Records from a collection
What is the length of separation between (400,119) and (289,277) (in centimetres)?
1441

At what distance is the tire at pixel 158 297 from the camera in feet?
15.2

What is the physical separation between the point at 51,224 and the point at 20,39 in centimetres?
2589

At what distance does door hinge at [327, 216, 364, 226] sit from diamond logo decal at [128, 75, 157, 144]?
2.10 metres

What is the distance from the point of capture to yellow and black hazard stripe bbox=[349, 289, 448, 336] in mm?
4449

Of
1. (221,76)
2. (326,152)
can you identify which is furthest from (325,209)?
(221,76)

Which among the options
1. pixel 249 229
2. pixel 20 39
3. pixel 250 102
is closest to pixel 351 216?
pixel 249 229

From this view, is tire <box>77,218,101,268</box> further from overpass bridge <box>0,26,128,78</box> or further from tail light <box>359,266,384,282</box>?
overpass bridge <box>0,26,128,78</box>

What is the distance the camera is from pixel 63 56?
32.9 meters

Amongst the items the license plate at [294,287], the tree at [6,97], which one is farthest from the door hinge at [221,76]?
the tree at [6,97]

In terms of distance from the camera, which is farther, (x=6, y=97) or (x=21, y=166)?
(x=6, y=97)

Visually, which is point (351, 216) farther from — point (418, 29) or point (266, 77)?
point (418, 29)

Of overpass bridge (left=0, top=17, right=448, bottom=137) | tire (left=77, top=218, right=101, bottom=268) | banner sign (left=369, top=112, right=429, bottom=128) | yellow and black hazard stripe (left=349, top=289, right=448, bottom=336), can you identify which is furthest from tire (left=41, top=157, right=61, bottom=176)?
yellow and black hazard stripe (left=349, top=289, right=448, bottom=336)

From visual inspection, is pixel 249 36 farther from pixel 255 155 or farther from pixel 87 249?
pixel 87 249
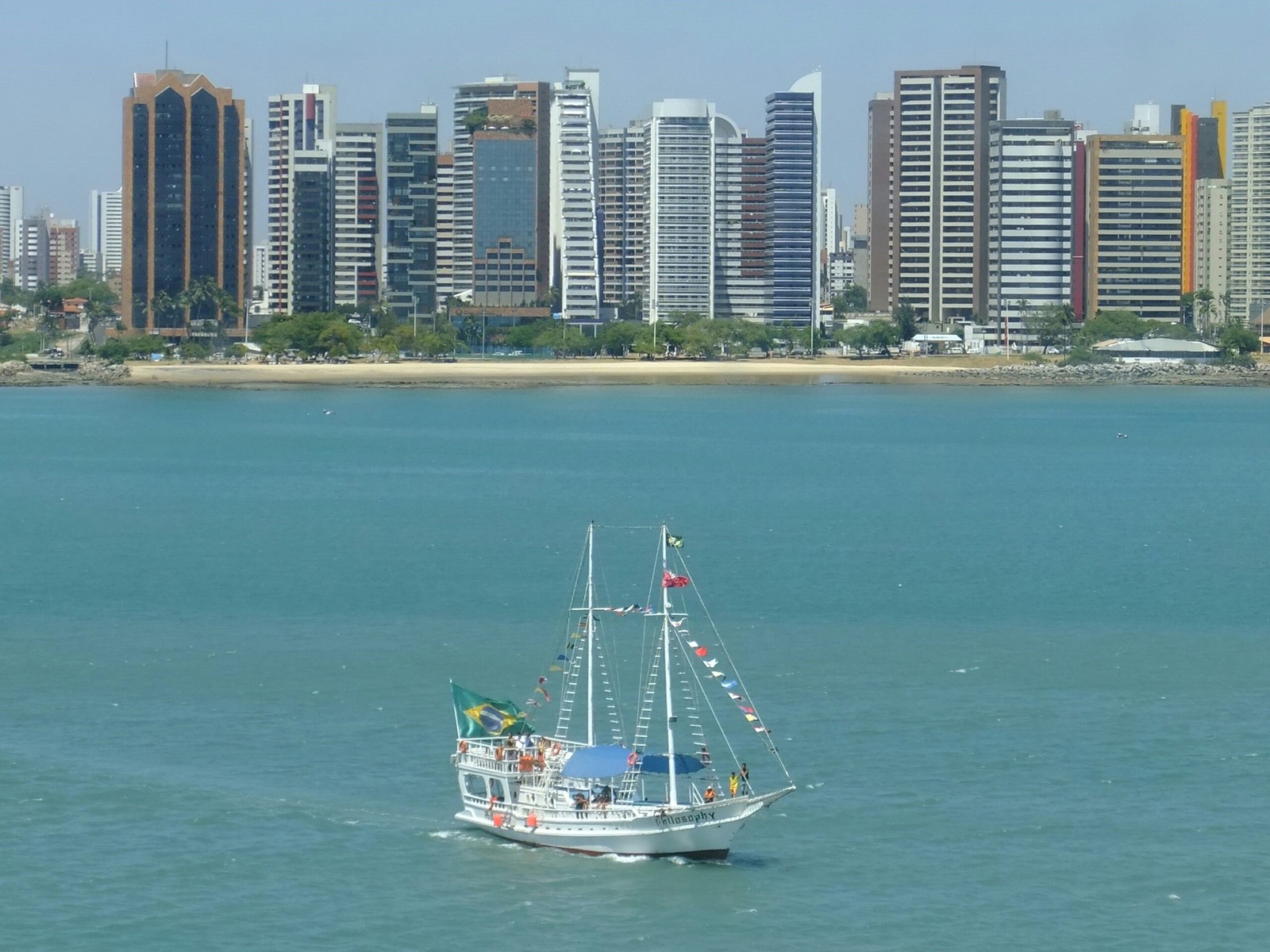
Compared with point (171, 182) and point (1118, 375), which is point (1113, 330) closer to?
point (1118, 375)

◆ TASK INSTRUCTIONS ◆
Render every line of the items above as a numbered list, skipping the blank lines. Leave the pictures out of your answer.

◆ OUTPUT ◆
1. What is the length of separation between (400,119) and (289,277) (in centimetres)?
2. 1441
3. At what distance is the tire at pixel 158 297 from the camera in feet?
4. 15.2
5. What is the physical separation between the point at 51,224 and the point at 20,39 in centimetres?
6. 2589
7. At what distance does door hinge at [327, 216, 364, 226] sit from diamond logo decal at [128, 75, 157, 144]?
8. 2.10 metres
9. What is the distance from the point of capture to yellow and black hazard stripe bbox=[349, 289, 448, 336] in mm?
10. 4449
11. Of
12. 1. (221,76)
13. 2. (326,152)
14. can you identify which is furthest from (325,209)?
15. (221,76)
16. Which among the options
17. 1. pixel 249 229
18. 2. pixel 20 39
19. 3. pixel 250 102
20. is closest to pixel 351 216?
21. pixel 249 229
22. From this view, is tire <box>77,218,101,268</box> further from overpass bridge <box>0,26,128,78</box> or further from tail light <box>359,266,384,282</box>?
23. overpass bridge <box>0,26,128,78</box>
24. What is the distance the camera is from pixel 63 56?
25. 32.9 meters
26. Amongst the items the license plate at [294,287], the tree at [6,97], which one is farthest from the door hinge at [221,76]?
27. the tree at [6,97]
28. In terms of distance from the camera, which is farther, (x=6, y=97) or (x=21, y=166)?
29. (x=6, y=97)
30. Visually, which is point (351, 216) farther from — point (418, 29) or point (266, 77)?
31. point (418, 29)
32. Of overpass bridge (left=0, top=17, right=448, bottom=137) | tire (left=77, top=218, right=101, bottom=268) | banner sign (left=369, top=112, right=429, bottom=128) | yellow and black hazard stripe (left=349, top=289, right=448, bottom=336), can you identify which is furthest from tire (left=41, top=157, right=61, bottom=176)?
33. yellow and black hazard stripe (left=349, top=289, right=448, bottom=336)
34. From visual inspection, is pixel 249 36 farther from pixel 255 155 or farther from pixel 87 249?
35. pixel 87 249
36. Compared with point (171, 182) and point (1118, 375), which is point (1113, 330) closer to?
37. point (1118, 375)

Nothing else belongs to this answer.